-- WHAT THE TASK REQUIRES --
In the guest editorial below, copy word for word the passage that begins with the words containing "I read about" and ends with "the islands’ heritage.".

The Beauty of Happening, guest editorial by Geraldine Mills.

When the Light: New and Selected Poems (Arlen House, 2023). Available at: Amazon.com


When the Light by Geraldine Mills
When the Light: New and Selected Poems (Arlen House, 2023).

I read about the man who left England and settled on the Aran Islands off the west coast of Ireland. Something about its miles of stone walls held him there. The cartographer in him had him walking it day after day, every step a purpose, as he charted each field, named each boreen, mapping each ancient physical feature, its topography, and in that way, preserved the islands’ heritage.

Here, in the west of Ireland where I have lived for nearly 30 years, I ask myself how well do I know the geography of my own place? I’m not talking of the roads of the local townlands but the world within the stone walls that we call home. While everyone is walking the Camino de Compostela, stepping out across the Meseta in the long hours under the sun, I cannot go and learn about somewhere else if I am not familiar with every tree and rock that is around me, to be able to read this land before I ever turn the page of elsewhere.

-- DATA SHOWN --
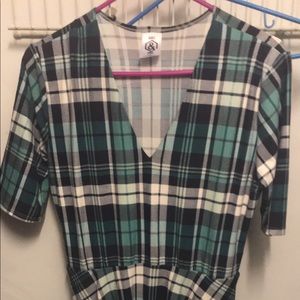 Large flannel green looking Austen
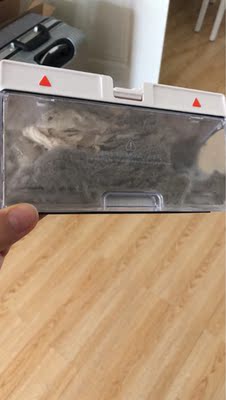 入手对比扫地机器人科沃斯DD35和石头T61优缺点是？配置参数区别是？哪款好用些？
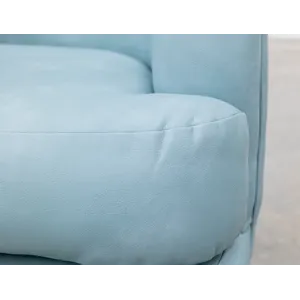 Tumbi Armchair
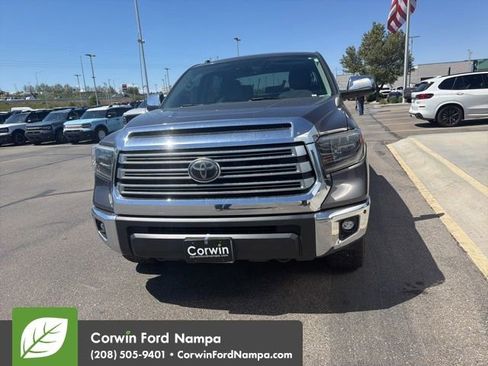 Used 2018 Toyota Tundra Limited w/ Limited Premium Package AWD/4WD image 3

-- SOLUTION FOR THIS PROBLEM --
I read about the man who left England and settled on the Aran Islands off the west coast of Ireland. Something about its miles of stone walls held him there. The cartographer in him had him walking it day after day, every step a purpose, as he charted each field, named each boreen, mapping each ancient physical feature, its topography, and in that way, preserved the islands’ heritage.